Return all the entries word for word.
==== Material to process
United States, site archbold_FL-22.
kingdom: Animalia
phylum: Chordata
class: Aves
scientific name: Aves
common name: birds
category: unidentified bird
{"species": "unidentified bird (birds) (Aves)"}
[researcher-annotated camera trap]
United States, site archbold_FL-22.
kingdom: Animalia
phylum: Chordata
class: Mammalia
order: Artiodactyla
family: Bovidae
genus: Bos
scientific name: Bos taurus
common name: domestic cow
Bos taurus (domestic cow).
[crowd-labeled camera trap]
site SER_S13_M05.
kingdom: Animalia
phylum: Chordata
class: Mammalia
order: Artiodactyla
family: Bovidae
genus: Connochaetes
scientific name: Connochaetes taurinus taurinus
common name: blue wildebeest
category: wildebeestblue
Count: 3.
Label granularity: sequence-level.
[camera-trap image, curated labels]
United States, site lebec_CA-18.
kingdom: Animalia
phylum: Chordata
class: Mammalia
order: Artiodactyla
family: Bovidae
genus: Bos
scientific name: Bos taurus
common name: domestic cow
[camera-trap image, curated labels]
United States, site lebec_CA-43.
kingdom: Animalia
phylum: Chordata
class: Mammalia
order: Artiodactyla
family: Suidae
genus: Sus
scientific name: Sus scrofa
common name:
========
■ **Result below**:
United States, site archbold_FL-22.
kingdom: Animalia
phylum: Chordata
class: Aves
scientific name: Aves
common name: birds
category: unidentified bird
{"species": "unidentified bird (birds) (Aves)"}
[researcher-annotated camera trap]
United States, site archbold_FL-22.
kingdom: Animalia
phylum: Chordata
class: Mammalia
order: Artiodactyla
family: Bovidae
genus: Bos
scientific name: Bos taurus
common name: domestic cow
Bos taurus (domestic cow).
[crowd-labeled camera trap]
site SER_S13_M05.
kingdom: Animalia
phylum: Chordata
class: Mammalia
order: Artiodactyla
family: Bovidae
genus: Connochaetes
scientific name: Connochaetes taurinus taurinus
common name: blue wildebeest
category: wildebeestblue
Count: 3.
Label granularity: sequence-level.
[camera-trap image, curated labels]
United States, site lebec_CA-18.
kingdom: Animalia
phylum: Chordata
class: Mammalia
order: Artiodactyla
family: Bovidae
genus: Bos
scientific name: Bos taurus
common name: domestic cow
[camera-trap image, curated labels]
United States, site lebec_CA-43.
kingdom: Animalia
phylum: Chordata
class: Mammalia
order: Artiodactyla
family: Suidae
genus: Sus
scientific name: Sus scrofa
common name:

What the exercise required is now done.